All lamps that generate light by burning fuel need carbon hydrates. Solid: candle wax, liquid: oil or petroleum , gassious: acetylene. Of course they all need oxygen from the air. The acetylene was made inside the lamp by a chemical reaction of Calcium Carbide and water.
FIG.2 Candle lamp 1900
FIG.3 Acetylene lamp 1898
FIG.4 Another acetylene lamop, not electric! 1898
4. Battery lamps:
FIG.5 shows a battery lamp from 1898. The price of the (non-rechargeable) batteries and the fragile bulbs made this a relatively expensive lighting for most users. It was not until after the '50s that there was increased use. National legislation, such as lighting when stationary, was a reason. From the 70s onwards there was a rapid development of batteries and bulbs.
FIG.5 Battery light from 1898
FIG.6a Dynamo's in the catalog of Messner Paris 1925.
5. Dynamo lighting:
See FIG.6a . The dynamo, driven by the wheel, generates electricity. All dynamo's produce Alternative Current (AC), but rectifiers can change it to (pulsating) Direct Current (DC). Dynamo lighting came onto the market in the '20s. The roller that provides contact with the tire wore out relatively quickly, and causes the dynamo to slip, especially in rain and snow. There were caps on the market to improve grip. In the twenties and thirties there was no real consensus about power output. Post-war the general output was 3 Watt (6V and 0,5A). Losses when using a cheap or poorly setup dynamo could be as high as 10W, see FIG.6b. There were also dynamos that rolled on the tread of the tire, see FIG.6d, more efficient but in the higher price range.
FIG.6b Setup dynamo.
FIG.6c The rotor and magnets turn; the stator with copper coils where the current is generated, does not move.

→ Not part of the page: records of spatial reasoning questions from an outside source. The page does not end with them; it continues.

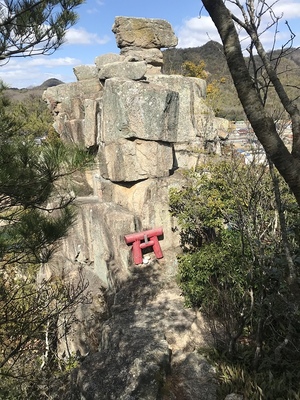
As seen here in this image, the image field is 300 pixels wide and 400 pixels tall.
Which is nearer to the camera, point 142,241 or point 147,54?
point 142,241

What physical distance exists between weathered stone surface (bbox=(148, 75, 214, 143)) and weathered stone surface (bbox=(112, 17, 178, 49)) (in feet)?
5.20

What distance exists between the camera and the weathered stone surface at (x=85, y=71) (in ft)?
41.5

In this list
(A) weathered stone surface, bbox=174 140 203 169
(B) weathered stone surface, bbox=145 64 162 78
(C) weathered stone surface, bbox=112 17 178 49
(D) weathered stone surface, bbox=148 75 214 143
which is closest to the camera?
(A) weathered stone surface, bbox=174 140 203 169

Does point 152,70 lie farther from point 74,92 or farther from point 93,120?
point 74,92

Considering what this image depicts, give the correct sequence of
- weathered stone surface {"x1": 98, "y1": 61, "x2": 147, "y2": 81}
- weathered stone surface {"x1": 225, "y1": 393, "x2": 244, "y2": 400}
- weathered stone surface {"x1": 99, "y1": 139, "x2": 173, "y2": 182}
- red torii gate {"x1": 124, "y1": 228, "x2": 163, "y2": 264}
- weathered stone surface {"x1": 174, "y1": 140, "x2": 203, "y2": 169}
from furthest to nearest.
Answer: weathered stone surface {"x1": 174, "y1": 140, "x2": 203, "y2": 169} → weathered stone surface {"x1": 98, "y1": 61, "x2": 147, "y2": 81} → weathered stone surface {"x1": 99, "y1": 139, "x2": 173, "y2": 182} → red torii gate {"x1": 124, "y1": 228, "x2": 163, "y2": 264} → weathered stone surface {"x1": 225, "y1": 393, "x2": 244, "y2": 400}

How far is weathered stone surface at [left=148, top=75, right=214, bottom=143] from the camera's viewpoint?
36.1 feet

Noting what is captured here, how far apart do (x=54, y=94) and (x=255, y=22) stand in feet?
40.5

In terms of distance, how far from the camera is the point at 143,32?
1152cm

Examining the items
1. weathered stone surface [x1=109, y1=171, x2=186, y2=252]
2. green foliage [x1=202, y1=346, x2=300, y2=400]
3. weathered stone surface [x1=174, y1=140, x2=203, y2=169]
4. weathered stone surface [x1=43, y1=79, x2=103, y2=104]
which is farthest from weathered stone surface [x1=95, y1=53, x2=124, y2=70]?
green foliage [x1=202, y1=346, x2=300, y2=400]

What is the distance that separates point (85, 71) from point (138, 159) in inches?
230

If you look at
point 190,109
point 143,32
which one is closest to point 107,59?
point 143,32

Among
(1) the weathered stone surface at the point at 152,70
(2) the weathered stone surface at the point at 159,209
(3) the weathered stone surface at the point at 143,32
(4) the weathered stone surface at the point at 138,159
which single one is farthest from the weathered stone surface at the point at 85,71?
(2) the weathered stone surface at the point at 159,209

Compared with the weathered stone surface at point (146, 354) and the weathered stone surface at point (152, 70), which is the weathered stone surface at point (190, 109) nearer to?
the weathered stone surface at point (152, 70)

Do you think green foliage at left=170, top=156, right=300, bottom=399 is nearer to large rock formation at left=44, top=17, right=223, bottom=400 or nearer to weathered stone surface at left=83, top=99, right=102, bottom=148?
large rock formation at left=44, top=17, right=223, bottom=400
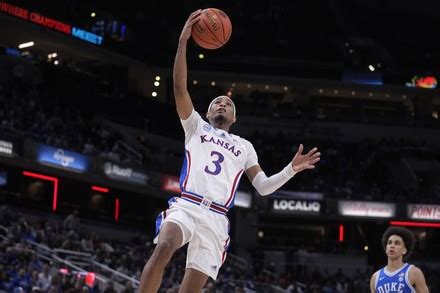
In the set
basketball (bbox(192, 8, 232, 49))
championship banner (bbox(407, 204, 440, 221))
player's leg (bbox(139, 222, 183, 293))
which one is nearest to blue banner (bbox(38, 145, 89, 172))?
championship banner (bbox(407, 204, 440, 221))

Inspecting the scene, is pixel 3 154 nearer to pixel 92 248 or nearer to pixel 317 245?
pixel 92 248

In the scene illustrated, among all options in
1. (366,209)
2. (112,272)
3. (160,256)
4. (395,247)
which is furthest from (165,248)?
(366,209)

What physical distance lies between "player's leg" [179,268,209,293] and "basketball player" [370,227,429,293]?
3.62 m

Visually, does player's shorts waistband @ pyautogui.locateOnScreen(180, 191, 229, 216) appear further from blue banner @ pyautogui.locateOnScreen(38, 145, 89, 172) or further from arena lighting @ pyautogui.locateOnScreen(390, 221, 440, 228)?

FIG.6d Sanyo bracket dynamo.
The hub dynamo FIG.7a performed much better; it was often combined with a battery holder (sometimes in the headlight). The hub dynamo was certainly more expensive. On top of the S.A. headlight of FIG.7b, there was a button to switch on the lighting. If a battery holder was in place, the light would be taken over automatic below a certain voltage. This avoided flickering lights at low speeds. It was a well-functioning system, which actually covered all the weak points of bicycle lighting. At S.A. they thought in the 80s that the turnover was too low and they stopped production. With new magnets developed around 1990, others saw the gap in the market. Shimano makes affordable dynamo hubs with Neodynium magnets (see FIG.7c). Schmidt Original Nabendynamo (SON) uses the more expensive Samarium-Cobalt for the high-end market.

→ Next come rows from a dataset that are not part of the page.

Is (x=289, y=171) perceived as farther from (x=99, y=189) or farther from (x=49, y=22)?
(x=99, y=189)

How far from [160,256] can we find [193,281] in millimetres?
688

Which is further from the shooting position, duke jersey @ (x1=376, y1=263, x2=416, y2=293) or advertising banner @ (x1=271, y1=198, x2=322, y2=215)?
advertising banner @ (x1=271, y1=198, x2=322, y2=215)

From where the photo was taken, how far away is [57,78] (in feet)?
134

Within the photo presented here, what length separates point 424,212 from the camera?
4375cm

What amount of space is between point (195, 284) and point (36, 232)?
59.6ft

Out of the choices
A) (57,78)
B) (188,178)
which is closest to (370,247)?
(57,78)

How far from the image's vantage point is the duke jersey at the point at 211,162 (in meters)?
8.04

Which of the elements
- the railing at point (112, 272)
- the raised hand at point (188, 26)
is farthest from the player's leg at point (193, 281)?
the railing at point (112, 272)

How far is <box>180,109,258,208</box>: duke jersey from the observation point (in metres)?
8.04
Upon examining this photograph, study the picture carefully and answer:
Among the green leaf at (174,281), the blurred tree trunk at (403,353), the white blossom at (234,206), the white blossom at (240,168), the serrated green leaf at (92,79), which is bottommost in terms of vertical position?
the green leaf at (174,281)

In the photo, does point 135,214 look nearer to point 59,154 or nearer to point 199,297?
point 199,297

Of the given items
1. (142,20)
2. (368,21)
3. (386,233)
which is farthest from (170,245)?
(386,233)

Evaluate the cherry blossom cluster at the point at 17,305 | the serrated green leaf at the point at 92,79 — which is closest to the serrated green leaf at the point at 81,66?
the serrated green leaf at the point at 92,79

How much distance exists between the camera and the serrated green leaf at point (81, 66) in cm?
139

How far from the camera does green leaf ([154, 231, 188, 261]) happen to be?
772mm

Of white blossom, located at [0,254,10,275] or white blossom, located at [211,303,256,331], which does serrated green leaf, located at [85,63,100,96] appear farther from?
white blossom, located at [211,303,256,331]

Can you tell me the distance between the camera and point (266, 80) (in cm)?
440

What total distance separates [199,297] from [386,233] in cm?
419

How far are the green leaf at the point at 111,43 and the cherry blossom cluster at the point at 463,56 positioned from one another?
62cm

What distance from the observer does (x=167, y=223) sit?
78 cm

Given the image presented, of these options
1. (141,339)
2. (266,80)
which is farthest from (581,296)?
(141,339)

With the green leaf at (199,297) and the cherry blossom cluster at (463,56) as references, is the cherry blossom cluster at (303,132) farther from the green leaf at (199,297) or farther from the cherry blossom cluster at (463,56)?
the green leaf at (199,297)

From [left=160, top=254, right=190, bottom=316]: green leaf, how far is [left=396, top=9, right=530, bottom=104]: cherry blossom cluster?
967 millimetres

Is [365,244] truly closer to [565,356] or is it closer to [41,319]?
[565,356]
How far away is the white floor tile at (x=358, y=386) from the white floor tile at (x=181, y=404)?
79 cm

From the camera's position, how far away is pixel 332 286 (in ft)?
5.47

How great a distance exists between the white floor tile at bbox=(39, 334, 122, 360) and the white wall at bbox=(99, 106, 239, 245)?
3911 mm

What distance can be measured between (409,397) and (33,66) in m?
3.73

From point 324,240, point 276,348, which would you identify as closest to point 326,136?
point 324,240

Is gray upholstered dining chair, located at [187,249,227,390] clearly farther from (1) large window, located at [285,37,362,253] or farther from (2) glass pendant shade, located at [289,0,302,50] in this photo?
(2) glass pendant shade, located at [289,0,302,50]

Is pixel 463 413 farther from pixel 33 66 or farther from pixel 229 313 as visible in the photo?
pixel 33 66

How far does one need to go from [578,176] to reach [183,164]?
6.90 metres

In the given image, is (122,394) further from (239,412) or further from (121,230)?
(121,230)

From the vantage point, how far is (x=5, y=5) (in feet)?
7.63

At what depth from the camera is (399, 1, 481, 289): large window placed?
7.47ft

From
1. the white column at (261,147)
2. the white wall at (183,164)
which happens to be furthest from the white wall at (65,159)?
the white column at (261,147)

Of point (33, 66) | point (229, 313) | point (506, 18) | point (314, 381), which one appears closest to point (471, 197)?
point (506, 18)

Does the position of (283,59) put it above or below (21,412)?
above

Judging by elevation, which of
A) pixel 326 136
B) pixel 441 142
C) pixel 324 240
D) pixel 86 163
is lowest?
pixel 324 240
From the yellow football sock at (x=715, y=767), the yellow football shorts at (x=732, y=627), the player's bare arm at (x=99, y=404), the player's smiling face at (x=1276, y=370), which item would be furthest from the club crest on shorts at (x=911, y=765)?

At speed a dynamo can overpower the lamp, causing it to fail. Historically this was a nuisance, but modern lamps and dynamos often incorporate Zener diodes to prevent overvoltage,
To produce light when the bike is stationary, some dynamo lights have a stand light facility, usually a single blue-white (front light) or red (rear light) LED powered by a capacitor, which runs for around five minutes.
FIG.7a Sturmey Archer dynamo hub 1936 ; this one is 12V , there were 8 and 6 Volts too.
FIG.7b Sturmey Archer lighting set.
FIG.7c Shimano Nexus dynohub.
Developments since the seventies....(Wikipedia summary)
Incandescent bulbs were at first replaced first by halogen lamps (around 1980); then there was a short period of time that a lot new types came on the market: HID, Xenon and end '80 the light-emitting diodes (LEDs). Though there were initially troubles with colour of some LEDs (especially among people with colourblindness), they have completely taken over the market nowadays.
Batteries, either rechargeable or disposable, are often used to power electric bicycle lights.
3 volt: Often supplied by 2 AA or C/D cell batteries.
6 volt: Sometimes 4 AA batteries or lead-acid batteries are used; also supplied from a bottle- or hub dynamo.
9 volt: Sometimes supplied by a PP3 battery
12 volt: Mostly supplied by sealed lead-acid batteries (see FIG.8b) .
The main advantage with this voltage is versatility of the electric system, such as the ability to charge a cell phone battery, though 5 volt USB is also used for that purpose too. It also allows electric air compressors to inflate tires.
Some 12-volt dynamos are available too, though their watt rating is underpowered for medium to high watt applications.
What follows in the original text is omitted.